----- Excerpt to read -----

Column: Lake County homebuilding trying to meet demand

If Illinois is facing a severe housing shortage, Lake County is doing its fair share to make up some of the deficit. Construction of new apartments, condos and houses abounds in this corner of the region.
A recent study asserts the Land of Lincoln has a shortage of about 142,000 housing units — that's about the size of everyman's Peoria. To keep pace with demand over the next five years, some 227,000 homes need to be built to keep pace with demand.
The survey from the Illinois Economic Policy Institute and the Project for Middle Class Renewal at the University of Illinois Urbana-Champaign also found that the state has a more affordable housing market than New York City and Los Angeles. Yet, the housing shortage will cause the affordability index to rise in the coming years.
Researchers mined U.S. Census Bureau data and determined the state's vacancy rate for rental and owner-occupied units has reached historic lows. Home values have gone up 37% in the state since 2019, the report found, with insurance and property taxes also rising. The median sale price for existing homes in the U.S. is about $438,466, according to real estate brokerage firm Redfin.
Illinois, too, has a higher rate of homeownership compared to the national average. Gov. JB Pritzker, who announced he is running for a third gubernatorial term last week, has listed housing availability and affordability as a key concern of his administration, but has done little to make that happen, especially given the high property tax rates Illinoisans endure.
In the past five years, the report found that new home listings in the state dropped by 64%; new housing construction permits fell by an average of 13%. The real estate market for used homes has seen a dip in inventory of stock because many senior citizens have decided to stay in their current houses.
Also, higher mortgage rates and increased building costs, which may be aggravated by President Donald Trump's ongoing tariff wars, have affected the housing sector.
For many, though, it is housing affordability that causes them to miss out on one of the American dreams, home ownership, causing them to rent longer. Another recent study, this one from Realtor.com, an Austin, Texas-based real estate listings website, noted the typical American household needs to earn $114,000 in order to buy a median-priced home.
That's an increase of $47,000 from 2019, according to Realtor.com. A recent Gallup Poll found that only 36% of respondents are satisfied with affordable housing in their communities.

-----

Condense the paragraph beginning "In the past five years" in the column on Lake County homebuilding into a short bulleted list of its main facts.

----- Information shown -----

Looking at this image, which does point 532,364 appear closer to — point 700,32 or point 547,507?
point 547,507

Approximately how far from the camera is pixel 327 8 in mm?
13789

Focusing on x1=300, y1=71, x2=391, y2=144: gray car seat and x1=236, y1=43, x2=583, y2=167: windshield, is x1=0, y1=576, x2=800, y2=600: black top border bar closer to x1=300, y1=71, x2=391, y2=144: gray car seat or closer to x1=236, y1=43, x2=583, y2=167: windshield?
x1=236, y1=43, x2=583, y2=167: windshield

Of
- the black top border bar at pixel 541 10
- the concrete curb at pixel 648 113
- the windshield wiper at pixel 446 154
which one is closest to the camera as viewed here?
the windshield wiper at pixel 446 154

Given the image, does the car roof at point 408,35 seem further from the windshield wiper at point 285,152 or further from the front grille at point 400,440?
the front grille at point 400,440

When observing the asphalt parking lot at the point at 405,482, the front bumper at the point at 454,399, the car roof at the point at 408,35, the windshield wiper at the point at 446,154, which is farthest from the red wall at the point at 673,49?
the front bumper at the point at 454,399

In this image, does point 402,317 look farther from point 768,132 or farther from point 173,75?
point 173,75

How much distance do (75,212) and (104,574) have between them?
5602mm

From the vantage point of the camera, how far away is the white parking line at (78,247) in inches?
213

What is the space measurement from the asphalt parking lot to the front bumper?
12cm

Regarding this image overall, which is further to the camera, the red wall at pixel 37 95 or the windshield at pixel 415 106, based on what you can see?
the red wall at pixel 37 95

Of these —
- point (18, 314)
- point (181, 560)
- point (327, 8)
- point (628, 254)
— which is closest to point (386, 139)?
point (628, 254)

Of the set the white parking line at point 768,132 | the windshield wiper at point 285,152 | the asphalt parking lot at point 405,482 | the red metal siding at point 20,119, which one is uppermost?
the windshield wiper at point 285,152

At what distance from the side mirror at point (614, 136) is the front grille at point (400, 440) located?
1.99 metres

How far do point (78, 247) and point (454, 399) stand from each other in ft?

-----

§ Task output:
- New home listings in Illinois dropped by 64% over the past five years.
- New housing construction permits fell by an average of 13% over that period.
- Inventory of used homes has dipped because many senior citizens have chosen to stay in their current houses.